J’ai vu des pains à Paris, non briés, présenter encore mieux cette forme. En réunissant la pâte pour fermer la manchette, on laisse deux extrémités, obliquement taillées et qui sont appliquées l’une sur l’autre avec des rebords saillants, correspondant à la tête du serpent symbolique. La circonférence intérieure est même ondulée, rappelant les plis que forme un corps long et arrondi dont on vient à joindre les extrémités (fig. VII).

On remarquera que l’enroulement de ce pain est orienté de la même manière (et cela se retrouve dans toutes les boulangeries parisiennes que j’ai vues) que la figure du serpent Ouroboros, que nous donnons ici, et qui doit, en bon Hermétisme, être toujours tournée comme cela (fig. VIII).
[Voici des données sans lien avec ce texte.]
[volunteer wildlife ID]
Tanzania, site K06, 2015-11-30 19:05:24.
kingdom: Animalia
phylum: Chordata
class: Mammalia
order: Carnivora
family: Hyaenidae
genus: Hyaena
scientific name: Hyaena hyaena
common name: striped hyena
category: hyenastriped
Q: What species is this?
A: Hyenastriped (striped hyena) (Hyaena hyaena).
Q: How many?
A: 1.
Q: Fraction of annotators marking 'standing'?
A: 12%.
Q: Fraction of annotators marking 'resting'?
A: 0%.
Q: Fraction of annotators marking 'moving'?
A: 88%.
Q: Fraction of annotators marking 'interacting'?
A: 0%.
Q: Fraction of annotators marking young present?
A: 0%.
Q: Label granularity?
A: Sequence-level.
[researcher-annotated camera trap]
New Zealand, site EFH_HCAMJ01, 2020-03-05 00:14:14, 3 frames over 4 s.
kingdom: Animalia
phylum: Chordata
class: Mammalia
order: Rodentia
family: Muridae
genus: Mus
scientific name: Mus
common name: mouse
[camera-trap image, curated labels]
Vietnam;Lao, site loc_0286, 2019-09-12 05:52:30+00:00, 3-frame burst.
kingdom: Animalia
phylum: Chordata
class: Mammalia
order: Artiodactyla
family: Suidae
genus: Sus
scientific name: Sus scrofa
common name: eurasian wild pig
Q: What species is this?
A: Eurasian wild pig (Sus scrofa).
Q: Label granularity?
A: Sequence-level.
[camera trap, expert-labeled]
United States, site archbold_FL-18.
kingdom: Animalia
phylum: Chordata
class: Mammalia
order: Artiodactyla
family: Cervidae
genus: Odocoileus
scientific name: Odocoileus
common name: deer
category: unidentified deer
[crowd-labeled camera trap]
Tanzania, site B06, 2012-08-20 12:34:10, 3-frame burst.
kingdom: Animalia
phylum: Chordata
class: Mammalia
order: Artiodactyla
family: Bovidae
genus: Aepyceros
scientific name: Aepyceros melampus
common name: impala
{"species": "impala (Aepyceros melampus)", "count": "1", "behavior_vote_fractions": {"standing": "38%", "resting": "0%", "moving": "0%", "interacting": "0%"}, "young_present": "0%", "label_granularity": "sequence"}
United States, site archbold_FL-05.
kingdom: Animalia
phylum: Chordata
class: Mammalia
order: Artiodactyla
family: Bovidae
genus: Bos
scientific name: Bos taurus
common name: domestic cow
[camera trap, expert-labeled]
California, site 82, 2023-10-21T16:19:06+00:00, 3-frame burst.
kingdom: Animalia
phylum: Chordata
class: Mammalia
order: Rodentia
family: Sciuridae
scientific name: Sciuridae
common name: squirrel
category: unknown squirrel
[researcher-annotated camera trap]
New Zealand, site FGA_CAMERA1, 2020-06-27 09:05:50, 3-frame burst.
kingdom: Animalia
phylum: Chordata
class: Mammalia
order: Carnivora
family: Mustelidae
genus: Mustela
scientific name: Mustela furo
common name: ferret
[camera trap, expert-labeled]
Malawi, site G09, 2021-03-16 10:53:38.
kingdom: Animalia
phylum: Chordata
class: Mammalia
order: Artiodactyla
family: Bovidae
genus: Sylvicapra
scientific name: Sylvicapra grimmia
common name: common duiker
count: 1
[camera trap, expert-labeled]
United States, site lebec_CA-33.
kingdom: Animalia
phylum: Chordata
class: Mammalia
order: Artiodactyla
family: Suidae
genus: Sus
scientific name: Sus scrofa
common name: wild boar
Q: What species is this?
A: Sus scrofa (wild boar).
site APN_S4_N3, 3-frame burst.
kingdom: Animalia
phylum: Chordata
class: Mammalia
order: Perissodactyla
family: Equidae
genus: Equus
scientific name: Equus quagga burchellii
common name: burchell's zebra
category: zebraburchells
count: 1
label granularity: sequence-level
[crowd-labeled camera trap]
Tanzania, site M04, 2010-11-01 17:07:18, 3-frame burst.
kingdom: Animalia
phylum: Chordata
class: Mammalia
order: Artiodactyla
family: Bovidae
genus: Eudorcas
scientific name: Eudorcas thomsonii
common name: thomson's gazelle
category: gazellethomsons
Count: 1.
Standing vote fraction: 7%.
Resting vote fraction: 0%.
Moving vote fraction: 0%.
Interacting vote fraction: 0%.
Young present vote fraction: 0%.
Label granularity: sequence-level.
Dans leur grande cérémonie religieuse, les Gnostiques Ophites adoraient un serpent enroulé autour de pains. (Dict. des Hérésies, 1776, t. II, p. 386.)

Lorsque Allais disait que le serpent roulait avant de ramper (le Journal, 16 mai 1901, cette idée ne lui avait-elle pas été suggérée par les manchettes d’Honfleur, sa ville natale ?

Dans la tapisserie de la reine Mathilde à Bayeux (partie intérieure, à gauche, au fond) en-dessous des mots : Milites festinaverunt Hastinga ut cibum raperentur, divers personnages apportent des vivres et des animaux ; à droite et en-dessous de Raperentur est un homme dont une grande couronne entoure la figure, elle est appuyée sur ses épaules et est rouge avec un filet bleu. C’est un pain ayant la forme de la manchette actuelle de Bayeux. On y voit le sillon qu’elle a encore à la face supérieure.

Un pain d’une forme analogue est dans Le Roi boit (Jordaens, 1593-1678, Louvre).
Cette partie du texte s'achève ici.